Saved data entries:
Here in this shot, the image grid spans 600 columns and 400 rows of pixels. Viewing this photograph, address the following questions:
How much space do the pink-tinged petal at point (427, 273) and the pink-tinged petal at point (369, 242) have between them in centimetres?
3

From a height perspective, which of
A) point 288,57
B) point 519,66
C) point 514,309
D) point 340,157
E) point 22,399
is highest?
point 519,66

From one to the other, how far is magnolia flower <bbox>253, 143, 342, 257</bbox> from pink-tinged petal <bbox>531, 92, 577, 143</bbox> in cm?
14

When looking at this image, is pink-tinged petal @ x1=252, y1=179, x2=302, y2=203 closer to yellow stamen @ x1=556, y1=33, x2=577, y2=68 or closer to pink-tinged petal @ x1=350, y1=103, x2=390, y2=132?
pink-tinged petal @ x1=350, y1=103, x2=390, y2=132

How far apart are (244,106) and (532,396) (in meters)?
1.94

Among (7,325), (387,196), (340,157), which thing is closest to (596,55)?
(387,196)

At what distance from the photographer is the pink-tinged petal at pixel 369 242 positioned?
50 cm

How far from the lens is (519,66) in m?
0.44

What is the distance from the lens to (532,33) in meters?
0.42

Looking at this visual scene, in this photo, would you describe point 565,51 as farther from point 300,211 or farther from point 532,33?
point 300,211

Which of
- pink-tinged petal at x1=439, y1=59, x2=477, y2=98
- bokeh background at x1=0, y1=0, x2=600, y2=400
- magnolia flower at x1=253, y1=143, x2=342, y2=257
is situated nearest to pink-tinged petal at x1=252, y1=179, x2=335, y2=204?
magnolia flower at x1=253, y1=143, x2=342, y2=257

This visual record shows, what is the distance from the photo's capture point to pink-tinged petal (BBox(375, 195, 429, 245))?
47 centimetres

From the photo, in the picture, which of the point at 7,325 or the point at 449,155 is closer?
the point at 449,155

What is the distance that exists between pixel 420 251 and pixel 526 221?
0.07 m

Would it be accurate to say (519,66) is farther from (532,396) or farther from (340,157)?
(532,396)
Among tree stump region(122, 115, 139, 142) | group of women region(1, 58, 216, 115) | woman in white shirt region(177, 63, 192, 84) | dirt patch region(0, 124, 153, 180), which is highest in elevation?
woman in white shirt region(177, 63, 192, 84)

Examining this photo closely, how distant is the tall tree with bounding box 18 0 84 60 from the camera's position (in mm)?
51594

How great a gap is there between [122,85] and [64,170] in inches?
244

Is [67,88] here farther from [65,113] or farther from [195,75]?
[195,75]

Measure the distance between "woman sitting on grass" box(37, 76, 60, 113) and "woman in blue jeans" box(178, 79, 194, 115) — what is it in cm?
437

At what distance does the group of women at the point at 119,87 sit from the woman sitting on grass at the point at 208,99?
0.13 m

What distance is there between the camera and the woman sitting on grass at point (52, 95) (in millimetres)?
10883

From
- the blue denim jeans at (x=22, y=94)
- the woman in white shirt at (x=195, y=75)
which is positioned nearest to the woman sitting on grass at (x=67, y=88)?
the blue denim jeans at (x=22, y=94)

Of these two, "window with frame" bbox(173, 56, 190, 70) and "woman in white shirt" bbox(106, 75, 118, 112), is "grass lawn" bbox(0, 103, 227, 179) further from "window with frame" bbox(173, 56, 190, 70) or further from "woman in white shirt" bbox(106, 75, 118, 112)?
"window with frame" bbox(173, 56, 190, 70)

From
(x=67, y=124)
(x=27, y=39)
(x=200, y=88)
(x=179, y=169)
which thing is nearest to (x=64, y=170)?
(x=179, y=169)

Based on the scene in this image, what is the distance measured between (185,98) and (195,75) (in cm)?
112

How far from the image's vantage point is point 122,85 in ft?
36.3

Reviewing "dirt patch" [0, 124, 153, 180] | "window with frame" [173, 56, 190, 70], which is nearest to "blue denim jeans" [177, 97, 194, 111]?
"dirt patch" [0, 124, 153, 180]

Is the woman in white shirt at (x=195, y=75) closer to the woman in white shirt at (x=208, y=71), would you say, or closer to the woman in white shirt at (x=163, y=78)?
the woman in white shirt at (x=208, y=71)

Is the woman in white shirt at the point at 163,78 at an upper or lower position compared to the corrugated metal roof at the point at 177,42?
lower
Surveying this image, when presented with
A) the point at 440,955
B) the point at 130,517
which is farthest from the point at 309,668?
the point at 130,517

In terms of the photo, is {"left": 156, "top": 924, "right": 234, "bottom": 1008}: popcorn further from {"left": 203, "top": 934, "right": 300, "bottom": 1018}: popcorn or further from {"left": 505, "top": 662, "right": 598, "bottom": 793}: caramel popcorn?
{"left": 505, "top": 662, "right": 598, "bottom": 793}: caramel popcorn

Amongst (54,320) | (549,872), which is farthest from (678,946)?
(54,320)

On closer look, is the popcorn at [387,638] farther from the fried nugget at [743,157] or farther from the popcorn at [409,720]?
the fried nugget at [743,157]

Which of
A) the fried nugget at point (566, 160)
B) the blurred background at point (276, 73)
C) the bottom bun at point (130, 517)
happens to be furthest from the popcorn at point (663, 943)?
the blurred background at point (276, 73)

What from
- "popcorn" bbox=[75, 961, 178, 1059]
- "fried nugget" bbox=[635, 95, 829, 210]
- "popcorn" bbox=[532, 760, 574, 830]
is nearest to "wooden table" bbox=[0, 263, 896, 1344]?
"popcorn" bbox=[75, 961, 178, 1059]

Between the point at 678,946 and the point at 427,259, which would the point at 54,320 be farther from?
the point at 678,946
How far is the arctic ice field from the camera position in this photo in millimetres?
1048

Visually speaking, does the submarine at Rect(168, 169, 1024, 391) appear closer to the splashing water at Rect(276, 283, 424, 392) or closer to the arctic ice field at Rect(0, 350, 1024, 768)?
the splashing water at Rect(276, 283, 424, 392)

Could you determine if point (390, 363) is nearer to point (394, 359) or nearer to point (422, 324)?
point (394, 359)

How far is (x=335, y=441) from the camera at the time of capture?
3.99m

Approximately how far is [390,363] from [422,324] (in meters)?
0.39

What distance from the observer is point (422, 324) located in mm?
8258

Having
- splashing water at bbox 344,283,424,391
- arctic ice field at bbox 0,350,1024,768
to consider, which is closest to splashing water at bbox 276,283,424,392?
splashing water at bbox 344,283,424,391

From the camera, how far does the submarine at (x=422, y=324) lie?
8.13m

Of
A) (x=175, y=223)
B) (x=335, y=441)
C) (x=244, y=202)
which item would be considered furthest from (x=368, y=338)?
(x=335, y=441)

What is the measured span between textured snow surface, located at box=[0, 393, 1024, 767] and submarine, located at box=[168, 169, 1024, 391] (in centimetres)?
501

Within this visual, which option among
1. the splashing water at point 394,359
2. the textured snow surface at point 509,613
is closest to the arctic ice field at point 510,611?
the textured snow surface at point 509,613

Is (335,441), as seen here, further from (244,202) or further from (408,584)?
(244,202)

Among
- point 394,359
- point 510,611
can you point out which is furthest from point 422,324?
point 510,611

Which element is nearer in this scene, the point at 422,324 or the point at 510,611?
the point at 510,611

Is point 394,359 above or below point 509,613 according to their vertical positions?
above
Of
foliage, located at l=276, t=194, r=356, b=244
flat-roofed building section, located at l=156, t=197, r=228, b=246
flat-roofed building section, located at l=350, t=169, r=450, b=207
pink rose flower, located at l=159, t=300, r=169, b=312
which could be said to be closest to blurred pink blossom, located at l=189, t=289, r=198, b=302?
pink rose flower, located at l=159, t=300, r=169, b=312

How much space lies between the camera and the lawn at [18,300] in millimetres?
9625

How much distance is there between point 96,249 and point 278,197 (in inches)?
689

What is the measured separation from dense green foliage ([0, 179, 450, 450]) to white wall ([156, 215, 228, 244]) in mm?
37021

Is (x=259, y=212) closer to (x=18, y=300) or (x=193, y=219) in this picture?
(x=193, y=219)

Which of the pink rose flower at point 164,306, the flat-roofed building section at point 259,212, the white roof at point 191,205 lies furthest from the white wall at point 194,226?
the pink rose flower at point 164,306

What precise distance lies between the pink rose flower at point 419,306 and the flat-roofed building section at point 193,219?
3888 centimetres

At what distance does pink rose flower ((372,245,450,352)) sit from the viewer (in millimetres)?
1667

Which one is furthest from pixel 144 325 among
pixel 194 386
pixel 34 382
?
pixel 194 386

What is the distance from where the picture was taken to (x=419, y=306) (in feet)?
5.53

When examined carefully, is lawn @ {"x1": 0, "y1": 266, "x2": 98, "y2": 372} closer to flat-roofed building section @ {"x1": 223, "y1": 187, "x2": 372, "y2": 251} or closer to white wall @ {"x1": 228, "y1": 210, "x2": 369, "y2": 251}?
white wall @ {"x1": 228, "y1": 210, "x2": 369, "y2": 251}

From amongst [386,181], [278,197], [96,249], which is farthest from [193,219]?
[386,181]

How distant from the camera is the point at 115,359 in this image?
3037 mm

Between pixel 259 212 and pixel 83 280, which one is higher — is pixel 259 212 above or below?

* _WORK TO BE COMPLETED_
Repeat only the lines from the one holding "What is the distance from where" through the last line of the data.

* _CORRECT RESPONSE_
What is the distance from where the picture was taken to (x=419, y=306) (in feet)?
5.53

When examined carefully, is lawn @ {"x1": 0, "y1": 266, "x2": 98, "y2": 372} closer to flat-roofed building section @ {"x1": 223, "y1": 187, "x2": 372, "y2": 251} or closer to white wall @ {"x1": 228, "y1": 210, "x2": 369, "y2": 251}?
white wall @ {"x1": 228, "y1": 210, "x2": 369, "y2": 251}

From amongst [386,181], [278,197], [96,249], which is farthest from [193,219]?
[386,181]

How distant from the camera is the point at 115,359 in this image?
3037 mm

Between pixel 259 212 and pixel 83 280, which one is higher — is pixel 259 212 above or below?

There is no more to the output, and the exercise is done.